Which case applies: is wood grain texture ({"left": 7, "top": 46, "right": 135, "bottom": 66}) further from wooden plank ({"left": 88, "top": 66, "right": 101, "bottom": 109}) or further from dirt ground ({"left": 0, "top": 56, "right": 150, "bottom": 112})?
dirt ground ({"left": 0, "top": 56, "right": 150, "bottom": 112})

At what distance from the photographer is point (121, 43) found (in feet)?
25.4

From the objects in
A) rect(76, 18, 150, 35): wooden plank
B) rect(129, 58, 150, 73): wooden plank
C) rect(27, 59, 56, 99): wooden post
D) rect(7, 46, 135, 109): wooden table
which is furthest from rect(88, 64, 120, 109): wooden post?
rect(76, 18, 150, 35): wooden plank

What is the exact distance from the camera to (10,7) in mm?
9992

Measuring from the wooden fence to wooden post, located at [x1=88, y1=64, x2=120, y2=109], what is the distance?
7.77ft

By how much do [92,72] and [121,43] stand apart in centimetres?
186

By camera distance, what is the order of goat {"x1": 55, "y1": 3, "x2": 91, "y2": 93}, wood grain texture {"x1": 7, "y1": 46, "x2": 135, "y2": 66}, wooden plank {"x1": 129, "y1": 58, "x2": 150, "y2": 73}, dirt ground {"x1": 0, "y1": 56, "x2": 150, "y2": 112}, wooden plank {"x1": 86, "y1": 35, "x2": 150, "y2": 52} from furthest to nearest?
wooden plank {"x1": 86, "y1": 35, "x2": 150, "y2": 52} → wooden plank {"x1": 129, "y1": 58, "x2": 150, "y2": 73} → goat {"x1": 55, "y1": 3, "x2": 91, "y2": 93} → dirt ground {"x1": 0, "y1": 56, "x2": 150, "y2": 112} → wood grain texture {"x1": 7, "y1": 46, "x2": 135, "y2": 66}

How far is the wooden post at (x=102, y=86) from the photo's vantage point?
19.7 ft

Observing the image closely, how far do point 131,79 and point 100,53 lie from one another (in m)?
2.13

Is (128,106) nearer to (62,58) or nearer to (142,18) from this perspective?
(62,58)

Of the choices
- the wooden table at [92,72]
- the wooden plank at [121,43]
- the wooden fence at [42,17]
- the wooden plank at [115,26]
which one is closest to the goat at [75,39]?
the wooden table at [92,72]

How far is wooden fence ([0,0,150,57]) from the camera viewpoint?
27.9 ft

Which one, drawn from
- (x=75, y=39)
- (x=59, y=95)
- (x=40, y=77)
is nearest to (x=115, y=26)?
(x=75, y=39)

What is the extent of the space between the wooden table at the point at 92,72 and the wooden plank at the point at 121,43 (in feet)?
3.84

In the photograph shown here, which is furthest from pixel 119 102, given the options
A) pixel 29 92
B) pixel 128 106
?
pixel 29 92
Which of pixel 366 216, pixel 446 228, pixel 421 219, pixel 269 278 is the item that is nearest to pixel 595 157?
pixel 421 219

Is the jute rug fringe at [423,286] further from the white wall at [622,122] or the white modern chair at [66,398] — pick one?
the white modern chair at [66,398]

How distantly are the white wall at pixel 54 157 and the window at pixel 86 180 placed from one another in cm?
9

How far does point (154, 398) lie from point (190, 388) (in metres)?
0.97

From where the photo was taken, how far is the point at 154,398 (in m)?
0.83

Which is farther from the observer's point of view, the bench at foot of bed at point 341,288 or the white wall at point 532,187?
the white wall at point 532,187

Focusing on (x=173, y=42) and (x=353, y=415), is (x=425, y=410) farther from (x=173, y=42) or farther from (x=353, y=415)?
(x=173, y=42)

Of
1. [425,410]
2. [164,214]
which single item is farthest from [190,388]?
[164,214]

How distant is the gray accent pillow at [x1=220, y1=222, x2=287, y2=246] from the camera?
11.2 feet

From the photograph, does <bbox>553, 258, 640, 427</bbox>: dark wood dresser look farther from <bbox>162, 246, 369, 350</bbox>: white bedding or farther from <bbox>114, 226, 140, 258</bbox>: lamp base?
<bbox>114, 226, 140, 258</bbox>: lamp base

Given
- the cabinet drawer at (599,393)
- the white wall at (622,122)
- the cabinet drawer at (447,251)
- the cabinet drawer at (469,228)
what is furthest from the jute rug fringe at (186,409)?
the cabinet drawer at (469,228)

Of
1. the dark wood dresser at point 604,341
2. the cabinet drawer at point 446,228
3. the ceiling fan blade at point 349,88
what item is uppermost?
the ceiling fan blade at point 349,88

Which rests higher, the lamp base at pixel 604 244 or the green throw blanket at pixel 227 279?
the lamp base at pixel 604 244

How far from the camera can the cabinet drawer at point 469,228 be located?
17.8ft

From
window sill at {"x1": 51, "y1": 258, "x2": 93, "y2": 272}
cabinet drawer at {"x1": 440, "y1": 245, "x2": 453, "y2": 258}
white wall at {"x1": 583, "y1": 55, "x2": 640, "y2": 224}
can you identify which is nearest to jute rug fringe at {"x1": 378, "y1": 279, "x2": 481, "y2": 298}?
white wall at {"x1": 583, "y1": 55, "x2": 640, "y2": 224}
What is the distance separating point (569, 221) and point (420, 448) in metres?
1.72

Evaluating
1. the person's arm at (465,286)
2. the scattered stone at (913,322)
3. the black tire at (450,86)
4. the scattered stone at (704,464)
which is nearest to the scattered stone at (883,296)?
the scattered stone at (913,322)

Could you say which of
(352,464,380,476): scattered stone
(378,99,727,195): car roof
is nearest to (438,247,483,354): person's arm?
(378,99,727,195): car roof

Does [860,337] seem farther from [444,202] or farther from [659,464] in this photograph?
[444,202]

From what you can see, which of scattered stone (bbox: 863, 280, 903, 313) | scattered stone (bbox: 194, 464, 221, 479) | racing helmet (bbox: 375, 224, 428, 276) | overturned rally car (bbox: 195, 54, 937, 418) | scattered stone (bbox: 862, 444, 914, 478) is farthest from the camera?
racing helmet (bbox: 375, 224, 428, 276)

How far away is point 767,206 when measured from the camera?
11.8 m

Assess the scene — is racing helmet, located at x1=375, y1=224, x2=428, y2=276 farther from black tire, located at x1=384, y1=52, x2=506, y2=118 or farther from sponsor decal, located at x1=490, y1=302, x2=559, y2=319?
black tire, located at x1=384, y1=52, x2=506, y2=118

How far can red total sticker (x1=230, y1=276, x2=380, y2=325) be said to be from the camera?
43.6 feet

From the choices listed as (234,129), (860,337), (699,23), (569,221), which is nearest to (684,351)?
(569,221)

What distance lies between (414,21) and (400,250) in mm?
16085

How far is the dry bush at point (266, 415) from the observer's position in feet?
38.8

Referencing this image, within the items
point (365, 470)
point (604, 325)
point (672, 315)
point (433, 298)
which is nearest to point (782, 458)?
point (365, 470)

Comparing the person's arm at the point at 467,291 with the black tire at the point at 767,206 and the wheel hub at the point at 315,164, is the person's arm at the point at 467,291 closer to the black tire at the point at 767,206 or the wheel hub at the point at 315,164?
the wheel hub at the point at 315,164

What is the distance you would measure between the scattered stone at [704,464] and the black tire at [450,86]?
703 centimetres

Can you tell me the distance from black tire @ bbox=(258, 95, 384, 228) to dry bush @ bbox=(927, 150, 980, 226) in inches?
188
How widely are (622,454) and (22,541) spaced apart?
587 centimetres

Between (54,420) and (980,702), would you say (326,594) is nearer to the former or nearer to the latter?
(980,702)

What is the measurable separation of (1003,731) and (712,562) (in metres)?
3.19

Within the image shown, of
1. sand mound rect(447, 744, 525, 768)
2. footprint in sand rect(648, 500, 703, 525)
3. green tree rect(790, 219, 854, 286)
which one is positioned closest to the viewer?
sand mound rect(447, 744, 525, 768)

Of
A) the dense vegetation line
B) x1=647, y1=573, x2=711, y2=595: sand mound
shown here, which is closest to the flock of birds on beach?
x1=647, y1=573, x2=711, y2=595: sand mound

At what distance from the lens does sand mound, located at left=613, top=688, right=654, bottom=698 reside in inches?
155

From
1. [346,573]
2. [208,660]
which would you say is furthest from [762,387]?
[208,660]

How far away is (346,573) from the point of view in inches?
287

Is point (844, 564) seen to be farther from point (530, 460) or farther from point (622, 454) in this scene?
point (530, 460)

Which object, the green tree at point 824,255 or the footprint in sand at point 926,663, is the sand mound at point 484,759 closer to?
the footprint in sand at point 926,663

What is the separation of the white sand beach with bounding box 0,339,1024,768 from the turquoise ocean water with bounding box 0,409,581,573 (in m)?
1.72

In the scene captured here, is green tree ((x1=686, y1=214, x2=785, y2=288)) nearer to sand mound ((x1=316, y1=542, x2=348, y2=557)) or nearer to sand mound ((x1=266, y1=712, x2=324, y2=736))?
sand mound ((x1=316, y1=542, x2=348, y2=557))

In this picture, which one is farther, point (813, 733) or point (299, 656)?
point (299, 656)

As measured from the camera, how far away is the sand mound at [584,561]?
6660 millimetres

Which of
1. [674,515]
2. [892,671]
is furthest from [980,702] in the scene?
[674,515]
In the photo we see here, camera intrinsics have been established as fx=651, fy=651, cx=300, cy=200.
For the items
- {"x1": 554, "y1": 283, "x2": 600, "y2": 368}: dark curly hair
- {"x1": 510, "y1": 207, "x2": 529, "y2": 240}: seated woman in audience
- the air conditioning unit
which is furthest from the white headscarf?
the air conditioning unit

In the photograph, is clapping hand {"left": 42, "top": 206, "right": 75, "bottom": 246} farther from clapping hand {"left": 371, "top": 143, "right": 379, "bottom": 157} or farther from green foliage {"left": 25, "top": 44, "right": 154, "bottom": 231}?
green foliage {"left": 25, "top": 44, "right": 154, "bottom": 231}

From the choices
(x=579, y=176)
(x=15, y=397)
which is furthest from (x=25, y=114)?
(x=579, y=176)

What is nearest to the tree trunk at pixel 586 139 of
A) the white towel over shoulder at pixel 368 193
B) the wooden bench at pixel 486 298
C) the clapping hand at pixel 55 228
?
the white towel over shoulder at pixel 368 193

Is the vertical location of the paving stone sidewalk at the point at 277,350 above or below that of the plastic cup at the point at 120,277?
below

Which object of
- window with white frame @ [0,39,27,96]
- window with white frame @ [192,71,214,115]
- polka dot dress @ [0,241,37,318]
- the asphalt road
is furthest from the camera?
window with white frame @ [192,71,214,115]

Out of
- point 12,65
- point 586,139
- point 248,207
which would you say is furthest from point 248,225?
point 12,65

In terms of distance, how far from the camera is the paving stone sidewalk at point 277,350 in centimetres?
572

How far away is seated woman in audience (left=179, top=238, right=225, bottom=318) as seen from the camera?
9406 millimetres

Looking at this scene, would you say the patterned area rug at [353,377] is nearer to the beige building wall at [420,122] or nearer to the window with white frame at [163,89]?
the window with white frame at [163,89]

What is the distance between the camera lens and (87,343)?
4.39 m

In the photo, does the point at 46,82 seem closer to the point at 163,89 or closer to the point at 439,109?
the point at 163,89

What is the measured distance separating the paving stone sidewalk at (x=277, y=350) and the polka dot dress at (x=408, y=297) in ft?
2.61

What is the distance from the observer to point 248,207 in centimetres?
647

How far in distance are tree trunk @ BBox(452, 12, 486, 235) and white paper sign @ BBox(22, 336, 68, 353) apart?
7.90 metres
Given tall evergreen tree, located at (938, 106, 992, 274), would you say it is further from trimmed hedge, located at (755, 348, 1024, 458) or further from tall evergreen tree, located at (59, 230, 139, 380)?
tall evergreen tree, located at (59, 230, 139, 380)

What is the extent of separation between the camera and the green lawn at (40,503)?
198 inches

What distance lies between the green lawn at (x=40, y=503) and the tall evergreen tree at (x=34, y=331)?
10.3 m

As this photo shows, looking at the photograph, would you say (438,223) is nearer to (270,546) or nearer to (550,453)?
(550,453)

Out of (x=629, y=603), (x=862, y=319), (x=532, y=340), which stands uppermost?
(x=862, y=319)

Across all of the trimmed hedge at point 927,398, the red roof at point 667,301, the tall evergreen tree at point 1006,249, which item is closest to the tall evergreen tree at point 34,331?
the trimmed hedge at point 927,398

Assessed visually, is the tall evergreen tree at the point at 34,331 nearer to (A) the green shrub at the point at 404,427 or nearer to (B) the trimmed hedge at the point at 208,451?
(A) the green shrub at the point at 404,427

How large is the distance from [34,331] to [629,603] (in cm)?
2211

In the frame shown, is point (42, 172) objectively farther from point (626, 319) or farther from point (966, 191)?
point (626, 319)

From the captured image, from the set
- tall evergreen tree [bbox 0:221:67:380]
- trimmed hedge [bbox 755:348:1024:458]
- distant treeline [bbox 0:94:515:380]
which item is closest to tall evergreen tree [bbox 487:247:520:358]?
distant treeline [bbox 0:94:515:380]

**GIVEN TASK:** In the records starting at the line containing "What is the extent of separation" and ending at the end of the records, substitute "grassy yard" for "green lawn" and reproduce those lines with nothing else altered.

**IN RESPONSE:**
What is the extent of separation between the camera and the grassy yard at (40,503)?
198 inches

What distance lies between the grassy yard at (x=40, y=503) and the tall evergreen tree at (x=34, y=331)?
10.3 m

As this photo shows, looking at the photograph, would you say (438,223) is nearer to (270,546) or nearer to (550,453)?
(550,453)

Out of (x=629, y=603), (x=862, y=319), (x=532, y=340), which stands uppermost?
(x=862, y=319)

Across all of the trimmed hedge at point 927,398, the red roof at point 667,301, the tall evergreen tree at point 1006,249, which item is closest to the tall evergreen tree at point 34,331?
the trimmed hedge at point 927,398

Assessed visually, is the tall evergreen tree at the point at 34,331 nearer to (A) the green shrub at the point at 404,427 or nearer to (B) the trimmed hedge at the point at 208,451?
(A) the green shrub at the point at 404,427

How large is the distance from [34,331] to [629,603] (in cm)?
2211

In the frame shown, is point (42, 172) objectively farther from point (626, 319) or farther from point (966, 191)?
point (626, 319)

From the captured image, from the set
- tall evergreen tree [bbox 0:221:67:380]
- trimmed hedge [bbox 755:348:1024:458]
- distant treeline [bbox 0:94:515:380]
which item is closest to tall evergreen tree [bbox 487:247:520:358]?
distant treeline [bbox 0:94:515:380]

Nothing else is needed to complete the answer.